##### Text excerpt

Looming darkly in the motives behind Israeli foreign policy was the possibility that something far more sinister was afoot. The joint statement finishes with “a full rejection between such measure and any attempts to forcibly expel the Palestinian people out of their land, which is unequivocally rejected in any form as a matter of principle.”
This was certainly the view of the Malaysian Prime Minister Anwar Ibrahim. Speaking at a special press conference held on 30 December 2025, Anwar declared that such actions would “violate international law and humanitarian principles, and would only perpetuate injustice rather than contribute to peace.” Using Somaliland “for the forced transfer of Palestinians is totally and wholly unacceptable.”
This concern is far from unreasonable: a number of news outlets reported in November that Israeli feelers had been put out to Somaliland on the possibility of relocating Palestinians. This chilling arrangement has many of the hallmarks of those debates from the 1930s on where Jews made stateless by Nazi Germany might eventually be sent.
The Somaliland Foreign Ministry is playing dumb on the issue of becoming a dumping ground for Palestinians, effectively turning into a client state for Israeli interests. In a statement, it rejected “the false claims by Somalia’s president about resettling Palestinians or establishing military bases in Somaliland.” The relationship with Israel was of a diplomatic nature and cognisant of international law. “These accusations,” the ministry huffed, “are designed to mislead the international community and undermine Somaliland’s diplomatic progress.” As if giving the game away, the diplomatic arm affirmed its commitment “to regional stability, and peaceful international cooperation.”
Support for Israel’s chess play by member states has been skimpy, though any worthwhile mention was bound to come from Washington. The United States, showing itself to be utterly muddled in its entanglement with its ally, decided to treat recognition as a parlour game show. Tammy Bruce, US deputy ambassador to the United Nations, summed up the cheap mood in her address during an emergency session of the UN Security Council: “Earlier this year, several countries, including members of this Council, made a unilateral decision to recognise a non-existent Palestinian state, and yet no emergency meeting was called to express this Council’s outrage.” The merits of international law, in the current cut and thrust of statecraft, remains increasingly in the jaundiced eyes of the beholder.

##########
##### Entries shown

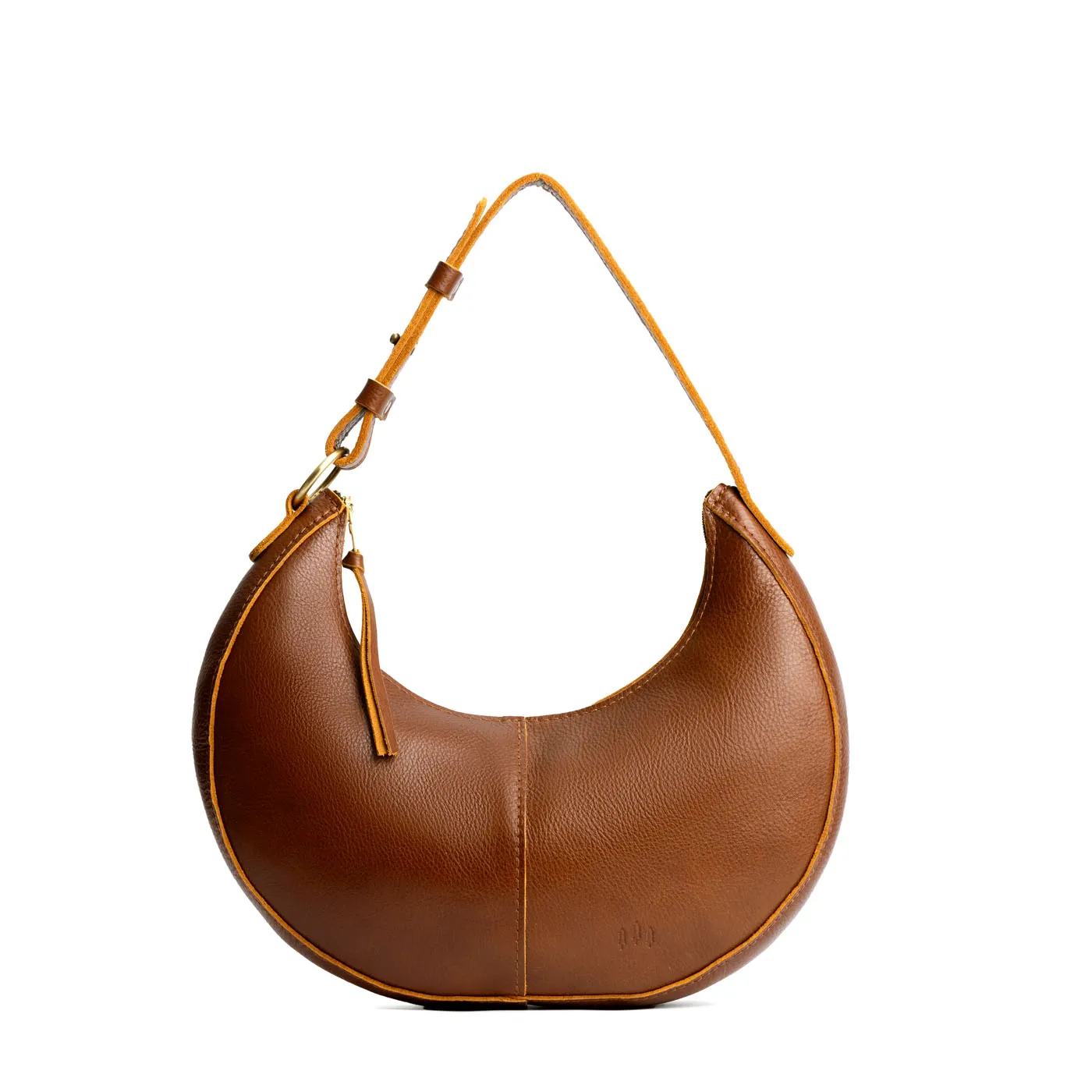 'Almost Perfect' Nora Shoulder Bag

##########
##### Entries shown

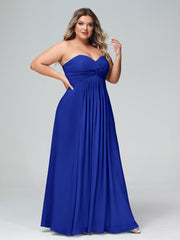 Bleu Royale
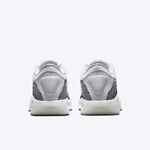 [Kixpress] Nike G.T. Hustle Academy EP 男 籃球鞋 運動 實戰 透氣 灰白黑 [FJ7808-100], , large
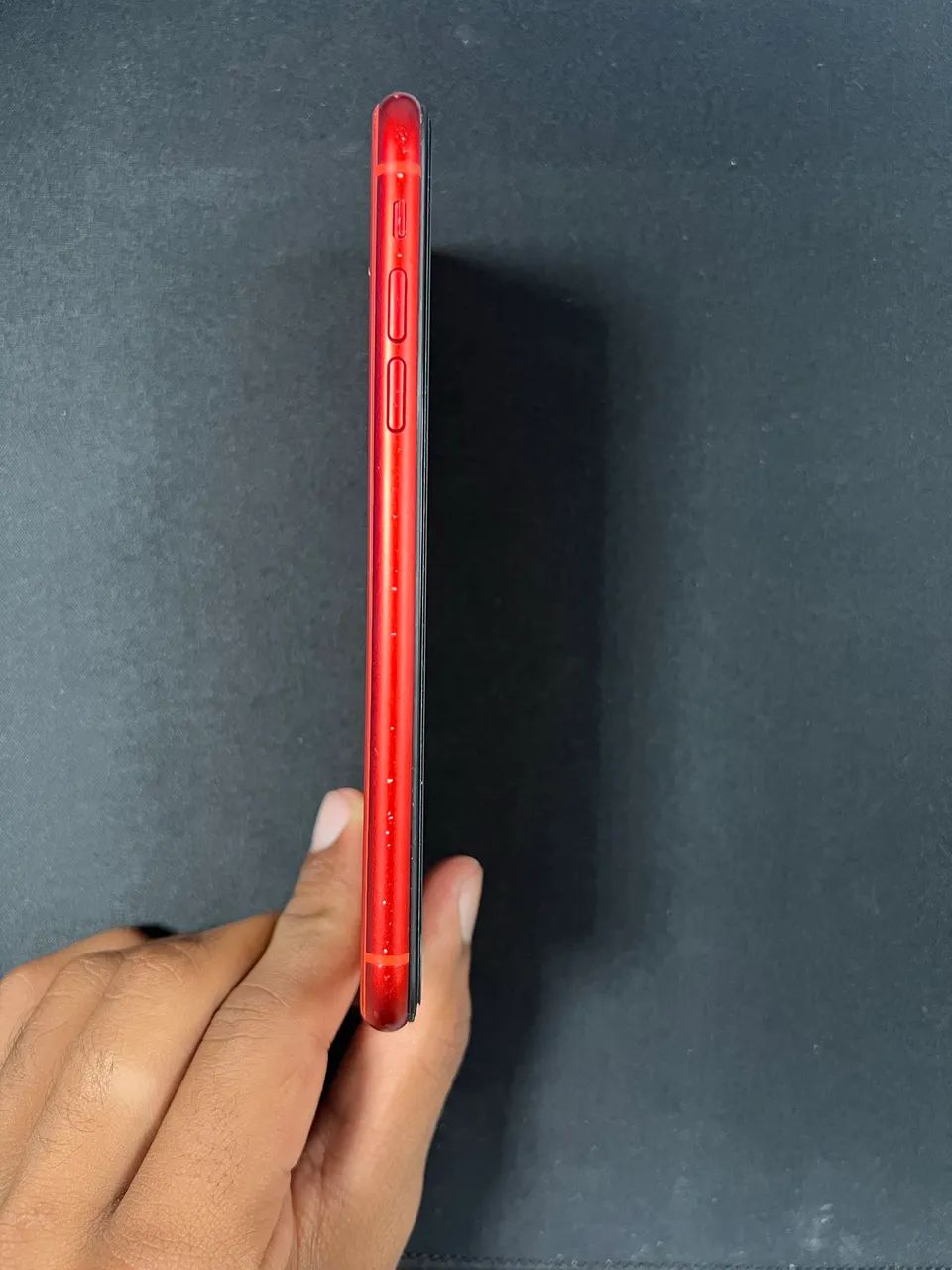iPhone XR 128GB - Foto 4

##########
##### Entries shown

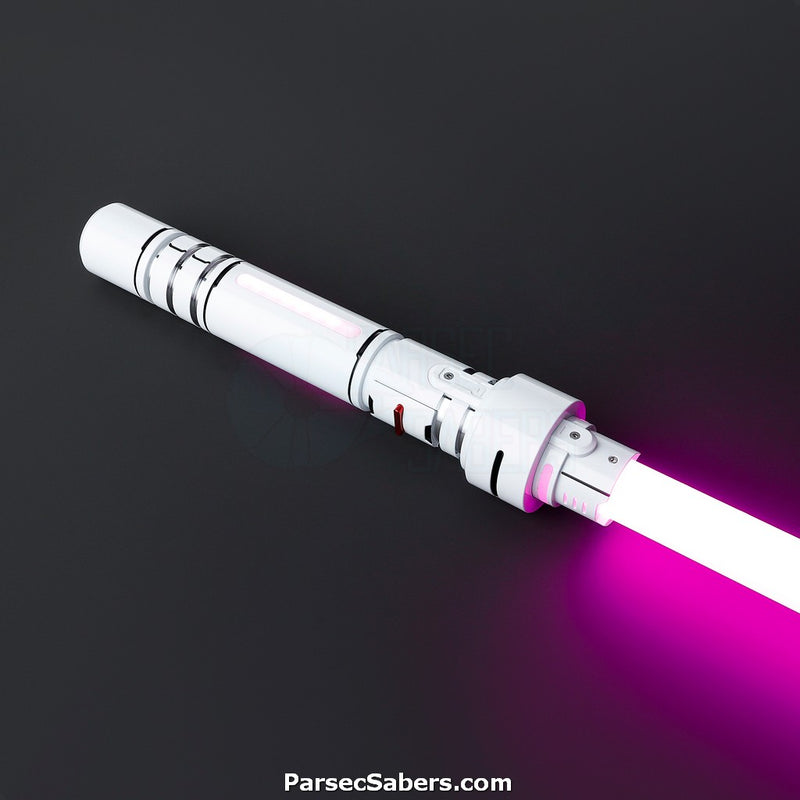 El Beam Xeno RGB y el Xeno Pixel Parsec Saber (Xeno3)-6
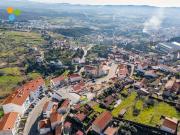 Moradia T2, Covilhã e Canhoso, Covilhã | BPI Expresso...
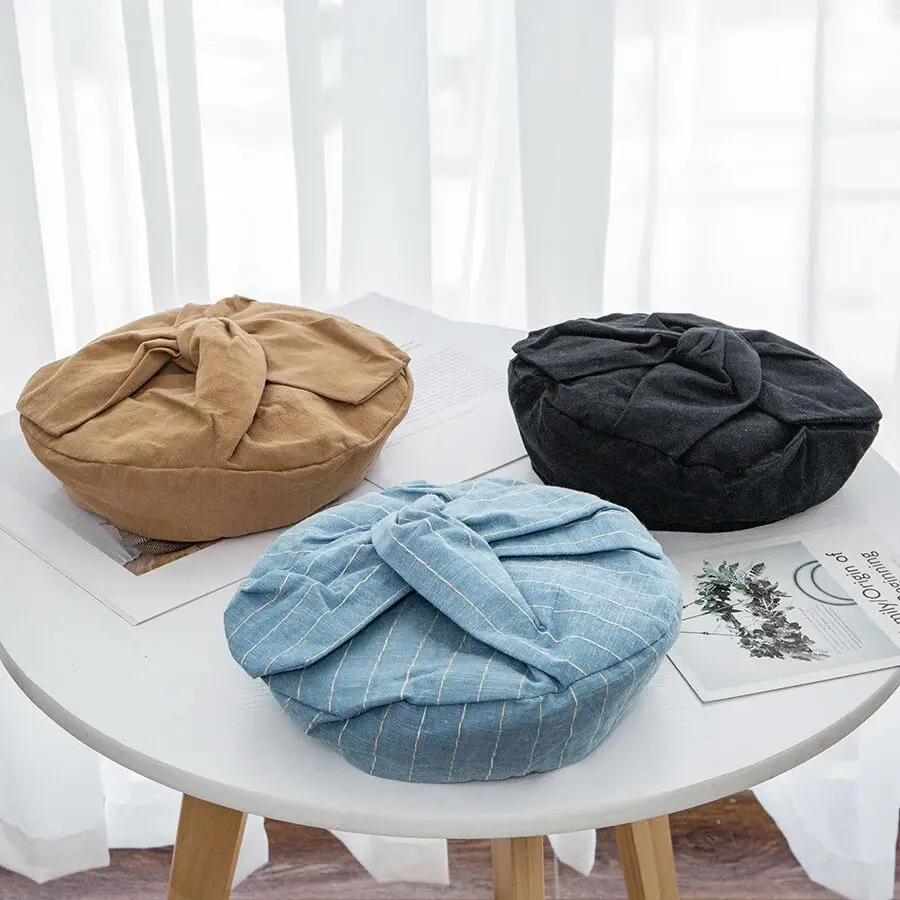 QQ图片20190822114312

##########

§ **Prompt**
Translate the sentence "This was certainly the view of the Malaysian Prime Minister Anwar Ibrahim." from the text on Somaliland into Spanish. Rely only on the text on Somaliland.

§ **Written solution**
Esta era sin duda la opinión del primer ministro de Malasia, Anwar Ibrahim.